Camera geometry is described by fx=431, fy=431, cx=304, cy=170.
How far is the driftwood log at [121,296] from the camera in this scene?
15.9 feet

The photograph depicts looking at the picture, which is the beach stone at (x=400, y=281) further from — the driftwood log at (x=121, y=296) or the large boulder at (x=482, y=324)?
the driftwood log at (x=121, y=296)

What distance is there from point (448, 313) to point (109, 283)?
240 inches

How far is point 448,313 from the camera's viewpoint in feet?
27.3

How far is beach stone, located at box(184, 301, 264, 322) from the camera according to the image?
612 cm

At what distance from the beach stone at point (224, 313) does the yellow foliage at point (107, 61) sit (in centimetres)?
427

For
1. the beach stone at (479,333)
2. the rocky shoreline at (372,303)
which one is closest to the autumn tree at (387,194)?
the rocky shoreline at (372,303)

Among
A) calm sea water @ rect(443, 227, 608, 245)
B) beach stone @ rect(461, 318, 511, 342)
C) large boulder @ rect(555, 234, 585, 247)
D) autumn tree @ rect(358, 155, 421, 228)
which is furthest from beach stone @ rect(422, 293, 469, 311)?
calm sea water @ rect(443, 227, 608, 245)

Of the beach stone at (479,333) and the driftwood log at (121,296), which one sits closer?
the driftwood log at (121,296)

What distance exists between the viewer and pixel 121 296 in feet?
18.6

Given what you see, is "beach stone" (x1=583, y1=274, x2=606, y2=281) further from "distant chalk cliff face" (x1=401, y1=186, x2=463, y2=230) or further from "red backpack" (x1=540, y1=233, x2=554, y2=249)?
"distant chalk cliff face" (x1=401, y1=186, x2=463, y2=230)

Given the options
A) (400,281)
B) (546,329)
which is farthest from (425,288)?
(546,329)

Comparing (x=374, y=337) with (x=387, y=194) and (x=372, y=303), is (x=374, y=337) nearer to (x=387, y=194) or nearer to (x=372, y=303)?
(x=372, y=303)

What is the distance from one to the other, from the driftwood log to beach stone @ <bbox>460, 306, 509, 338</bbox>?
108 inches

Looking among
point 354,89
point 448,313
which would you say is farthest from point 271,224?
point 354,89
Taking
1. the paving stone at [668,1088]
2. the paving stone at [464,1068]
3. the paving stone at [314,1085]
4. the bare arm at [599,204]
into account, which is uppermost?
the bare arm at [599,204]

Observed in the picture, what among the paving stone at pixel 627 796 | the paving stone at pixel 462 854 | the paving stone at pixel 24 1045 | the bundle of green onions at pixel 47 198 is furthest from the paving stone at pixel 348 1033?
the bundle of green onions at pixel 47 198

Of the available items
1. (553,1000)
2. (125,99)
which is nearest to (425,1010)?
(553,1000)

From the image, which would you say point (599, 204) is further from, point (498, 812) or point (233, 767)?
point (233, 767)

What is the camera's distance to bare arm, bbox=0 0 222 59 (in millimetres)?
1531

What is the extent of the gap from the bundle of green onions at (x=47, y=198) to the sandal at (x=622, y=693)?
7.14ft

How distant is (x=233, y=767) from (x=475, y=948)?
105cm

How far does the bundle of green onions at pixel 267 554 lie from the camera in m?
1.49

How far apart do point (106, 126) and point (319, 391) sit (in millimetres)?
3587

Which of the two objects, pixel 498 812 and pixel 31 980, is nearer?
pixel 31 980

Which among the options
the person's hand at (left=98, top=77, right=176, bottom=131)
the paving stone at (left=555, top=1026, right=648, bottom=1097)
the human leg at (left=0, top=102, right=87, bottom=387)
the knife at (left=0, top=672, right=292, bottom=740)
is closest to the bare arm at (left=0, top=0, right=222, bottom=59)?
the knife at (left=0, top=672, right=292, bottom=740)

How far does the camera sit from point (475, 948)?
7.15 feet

Aim of the task: Please copy out all of the lines above word for word, changing nothing.

Output below:
Camera geometry is described by fx=431, fy=431, cx=304, cy=170.
How far is the driftwood log at [121,296] from the camera in this scene?
15.9 feet

The photograph depicts looking at the picture, which is the beach stone at (x=400, y=281) further from — the driftwood log at (x=121, y=296) or the large boulder at (x=482, y=324)?
the driftwood log at (x=121, y=296)

What distance is there from point (448, 313) to point (109, 283)?
240 inches

How far is point 448,313 from the camera's viewpoint in feet?
27.3

How far is beach stone, located at box(184, 301, 264, 322) from the camera according to the image?
612 cm

At what distance from the beach stone at point (224, 313) does the yellow foliage at point (107, 61) sit (in centimetres)?
427

For
1. the beach stone at (479,333)
2. the rocky shoreline at (372,303)
which one is closest to the autumn tree at (387,194)?
the rocky shoreline at (372,303)

Among
A) calm sea water @ rect(443, 227, 608, 245)
B) beach stone @ rect(461, 318, 511, 342)
C) large boulder @ rect(555, 234, 585, 247)
D) autumn tree @ rect(358, 155, 421, 228)
which is furthest from beach stone @ rect(422, 293, 469, 311)?
calm sea water @ rect(443, 227, 608, 245)

Of the beach stone at (479,333) and the driftwood log at (121,296), which one sits closer?
the driftwood log at (121,296)

What distance exists between the viewer and pixel 121 296 in feet?
18.6

Given what you see, is "beach stone" (x1=583, y1=274, x2=606, y2=281) further from "distant chalk cliff face" (x1=401, y1=186, x2=463, y2=230) or further from "red backpack" (x1=540, y1=233, x2=554, y2=249)?
"distant chalk cliff face" (x1=401, y1=186, x2=463, y2=230)

Given the options
A) (400,281)
B) (546,329)
which is farthest from (425,288)?
(546,329)

Comparing (x=374, y=337) with (x=387, y=194) and (x=372, y=303), is (x=374, y=337) nearer to (x=387, y=194) or nearer to (x=372, y=303)?
(x=372, y=303)

What is the distance from one to the other, from the driftwood log to beach stone @ <bbox>460, 306, 509, 338</bbox>?
108 inches

Looking among
point 354,89
point 448,313
which would you say is farthest from point 271,224?
point 354,89
Taking
1. the paving stone at [668,1088]
2. the paving stone at [464,1068]
3. the paving stone at [314,1085]
4. the bare arm at [599,204]
into account, which is uppermost?
the bare arm at [599,204]

Observed in the picture, what among the paving stone at pixel 627 796 | the paving stone at pixel 462 854 | the paving stone at pixel 24 1045 | the bundle of green onions at pixel 47 198 is furthest from the paving stone at pixel 348 1033?
the bundle of green onions at pixel 47 198

Of the available items
1. (553,1000)
2. (125,99)
which is nearest to (425,1010)?
(553,1000)

From the image, which would you say point (599, 204) is further from, point (498, 812) or point (233, 767)?
point (233, 767)

What is the camera's distance to bare arm, bbox=0 0 222 59 (in millimetres)?
1531

What is the extent of the gap from the bundle of green onions at (x=47, y=198) to the sandal at (x=622, y=693)?
7.14ft

How distant is (x=233, y=767) from (x=475, y=948)?
105cm

How far does the bundle of green onions at pixel 267 554 lie from the camera in m?
1.49

How far apart do point (106, 126) and point (319, 391) sit (in millimetres)?
3587

Which of the two objects, pixel 498 812 and pixel 31 980, is nearer?
pixel 31 980

Which among the options
the person's hand at (left=98, top=77, right=176, bottom=131)
the paving stone at (left=555, top=1026, right=648, bottom=1097)
the human leg at (left=0, top=102, right=87, bottom=387)
the knife at (left=0, top=672, right=292, bottom=740)
is closest to the bare arm at (left=0, top=0, right=222, bottom=59)?
the knife at (left=0, top=672, right=292, bottom=740)

How far does the camera sit from point (475, 948)?
7.15 feet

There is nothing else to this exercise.